François Roch Ledru des Essarts

François-Roch Ledru des Essarts (1765-1844) fait partie de ces nombreux volontaires de 1792 qui fient,d'abord dans l'enthousiasme, puis, petit à petit, avec une certaine amertume, toutes les campagnes de la Révolution et du Premier Empire. Pourtant, sa carrière, si elle n'égale pas celle de certains de ses compatriotes, fut plus qu'honorable : capitaine, donc, en 1792, il termina général de division, combattant à presque toutes les grandes batailles (s'il "manque" Wagram, c'est pour cause de blessure), depuis la Hollande jusqu'à celle engagée sous Paris, juste avant la première abdication de Napoléon. Il eut même plusieurs fois l'honneur d'être nommément cité dans un des Bulletins de la Grande Armée (auxquels, cependant, il s'en prendra à de nombreuses reprise, pour cause d'impartialité...)

S'il n'a pas laissé de Souvenirs ou de Mémoires, un grand nombre de ses lettres à sa famille ont été retrouvées, dans lesquelles il parle sans retenue... du moins jusqu'au moment où il saura que ses lettres ont de fortes chances d'être lues par d'autres...

A Austerlitz, Ledru (qui n'est pas encore "des Essarts") est colonel, commandant le 55e régiment de ligne, qui est lancé sur le Pratzen. Quelques jours plus tard, il relate les évènements, à l'issue desquels il sera promu général de brigade.


Je suis échappé sain et sauf, mon Cher Ami, aux dangers de la bataille d'Austerlitz. Tu liras sans doute avec intérêt quelques détails sur ce qu'a fait mon régiment dans cette célèbre bataille.

La 1e division du corps du maréchal Soult, commandée par le général Saint-Hilaire, et dont le 55e fait partie, avait été dirigée par l'Empereur pour commencer l'attaque et devait couper l'armée ennemie dans son centre. Le 11 (note : Frimaire) à la pointe du jour elle marcha en colonne vers les hauteurs de Pratzen. J'obliquai à gauche avec mon corps et le 2e bataillon du 43e régiment pour enlever une batterie de six pièces de canon qui nous prenait en flanc et nous faisait beaucoup de mal. Elle était défendue par deux régiments russes. Dans un instant, mon général de brigade et mes trois chefs de bataillons furent mis hors de combat. Je pris le commandement. Je fis doubler le pas en faisant un feu terrible. L'ennemi fut culbuté et son artillerie tomba en notre pouvoir. Ces deux régiments (note : mot illisible) coururent en désordre se rallier à 300 pas de là, derrière un corps de quatre mille hommes occupant une hauteur avantageuse, avec huit pièces.  Je n'hésitai pas à l'attaquer quoiqu'il fut deux fois plus nombreux que moi, et faisant faire les feux de bataillons en avançant. J'emportai cette position aussi rapidement que la première. Presque tous les canonniers furent tués sur leurs pièces et cette seconde artillerie tomba également au pouvoir de mon régiment. Cet avantage me coûta cher, puisqu'en moins de cinq minutes la mitraille et les balles me firent perdre trois cents hommes et frappèrent mon cheval. En arrivant sur la hauteur, je m'attendais à être vigoureusement reçu à la baïonnette par les Russes tant vantés, mais ils gagnaient en fuyant le village de Pratzen : un feu roulant les abattait par centaines et la terre était jonchée de leurs morts.

▶ [CONSIGNE]:
Recopiez sans rien changer, dans l'extrait ci-dessus sur Ledru des Essarts, tout le passage qui va de « A Austerlitz, Ledru » jusqu'à « général de brigade. » inclus.

▶ [DONNÉES]:
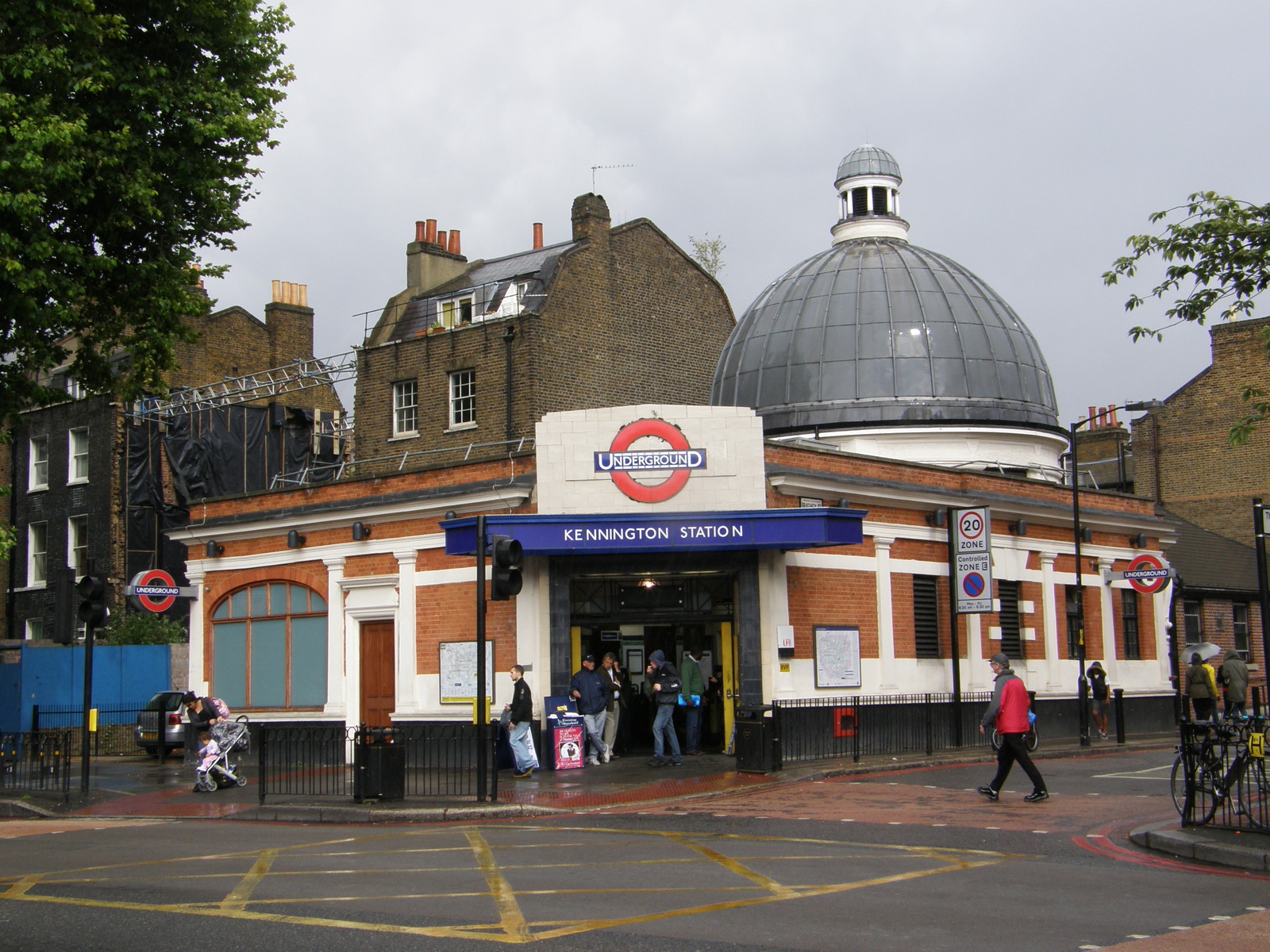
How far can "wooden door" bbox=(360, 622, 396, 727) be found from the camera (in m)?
25.0

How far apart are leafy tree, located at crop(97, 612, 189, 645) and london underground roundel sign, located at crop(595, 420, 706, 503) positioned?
60.5 feet

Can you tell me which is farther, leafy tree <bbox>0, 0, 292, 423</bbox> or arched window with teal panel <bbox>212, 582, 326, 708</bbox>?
arched window with teal panel <bbox>212, 582, 326, 708</bbox>

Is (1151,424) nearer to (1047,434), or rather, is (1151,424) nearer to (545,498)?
(1047,434)

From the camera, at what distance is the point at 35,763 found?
838 inches

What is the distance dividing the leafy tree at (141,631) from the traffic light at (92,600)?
1616cm

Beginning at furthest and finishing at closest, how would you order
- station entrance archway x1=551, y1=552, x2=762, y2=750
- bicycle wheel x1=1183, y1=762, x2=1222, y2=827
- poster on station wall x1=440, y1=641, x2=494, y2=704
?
poster on station wall x1=440, y1=641, x2=494, y2=704 → station entrance archway x1=551, y1=552, x2=762, y2=750 → bicycle wheel x1=1183, y1=762, x2=1222, y2=827

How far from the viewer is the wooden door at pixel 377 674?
25.0 metres

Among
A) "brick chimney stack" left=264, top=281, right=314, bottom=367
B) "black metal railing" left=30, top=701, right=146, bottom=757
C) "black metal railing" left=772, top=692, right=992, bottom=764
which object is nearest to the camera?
"black metal railing" left=772, top=692, right=992, bottom=764

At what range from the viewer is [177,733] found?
27859 millimetres

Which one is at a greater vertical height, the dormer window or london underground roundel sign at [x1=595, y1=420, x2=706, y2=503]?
the dormer window

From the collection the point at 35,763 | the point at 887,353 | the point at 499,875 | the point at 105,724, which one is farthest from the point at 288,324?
the point at 499,875

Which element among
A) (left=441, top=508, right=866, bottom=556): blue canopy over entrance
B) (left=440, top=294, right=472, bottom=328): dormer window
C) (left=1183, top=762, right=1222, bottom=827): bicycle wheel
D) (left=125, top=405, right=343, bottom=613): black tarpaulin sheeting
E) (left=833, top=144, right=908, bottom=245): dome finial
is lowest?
(left=1183, top=762, right=1222, bottom=827): bicycle wheel

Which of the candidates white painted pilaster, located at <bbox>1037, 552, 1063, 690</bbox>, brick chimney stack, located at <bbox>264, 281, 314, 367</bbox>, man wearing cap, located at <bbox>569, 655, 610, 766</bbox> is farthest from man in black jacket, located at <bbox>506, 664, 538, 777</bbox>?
brick chimney stack, located at <bbox>264, 281, 314, 367</bbox>

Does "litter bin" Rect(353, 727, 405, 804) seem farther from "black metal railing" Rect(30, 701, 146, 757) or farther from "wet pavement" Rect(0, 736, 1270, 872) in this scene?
"black metal railing" Rect(30, 701, 146, 757)
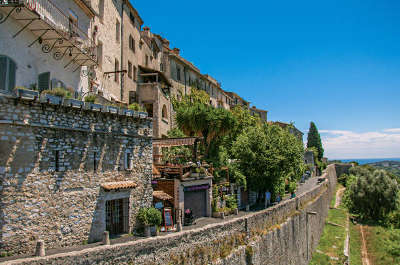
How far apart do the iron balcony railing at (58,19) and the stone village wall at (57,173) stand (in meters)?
4.33

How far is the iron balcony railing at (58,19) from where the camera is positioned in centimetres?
1235

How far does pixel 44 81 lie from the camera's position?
15070 mm

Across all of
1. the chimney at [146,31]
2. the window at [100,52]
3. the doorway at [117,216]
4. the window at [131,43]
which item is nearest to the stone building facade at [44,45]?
the window at [100,52]

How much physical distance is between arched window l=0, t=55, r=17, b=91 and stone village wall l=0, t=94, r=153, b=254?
8.67ft

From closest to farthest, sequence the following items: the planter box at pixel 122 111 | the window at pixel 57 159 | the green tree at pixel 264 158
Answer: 1. the window at pixel 57 159
2. the planter box at pixel 122 111
3. the green tree at pixel 264 158

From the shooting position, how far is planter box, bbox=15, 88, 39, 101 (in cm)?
1055

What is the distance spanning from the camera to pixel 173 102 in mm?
34625

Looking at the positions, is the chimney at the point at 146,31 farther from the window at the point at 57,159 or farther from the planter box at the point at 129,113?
the window at the point at 57,159

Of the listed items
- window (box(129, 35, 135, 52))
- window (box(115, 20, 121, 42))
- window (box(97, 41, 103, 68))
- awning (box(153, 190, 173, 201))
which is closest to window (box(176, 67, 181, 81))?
window (box(129, 35, 135, 52))

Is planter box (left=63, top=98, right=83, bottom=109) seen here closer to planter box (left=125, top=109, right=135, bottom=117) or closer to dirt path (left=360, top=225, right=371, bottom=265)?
planter box (left=125, top=109, right=135, bottom=117)

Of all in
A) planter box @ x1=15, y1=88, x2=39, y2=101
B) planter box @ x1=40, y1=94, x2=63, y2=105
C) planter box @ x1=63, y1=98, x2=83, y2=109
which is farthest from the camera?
planter box @ x1=63, y1=98, x2=83, y2=109

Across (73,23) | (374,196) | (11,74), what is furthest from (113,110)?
(374,196)

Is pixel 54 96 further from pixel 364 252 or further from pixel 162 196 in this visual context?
pixel 364 252

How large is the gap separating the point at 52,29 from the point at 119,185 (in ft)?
25.2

▶ [RÉPONSE ATTENDUE]:
A Austerlitz, Ledru (qui n'est pas encore "des Essarts") est colonel, commandant le 55e régiment de ligne, qui est lancé sur le Pratzen. Quelques jours plus tard, il relate les évènements, à l'issue desquels il sera promu général de brigade.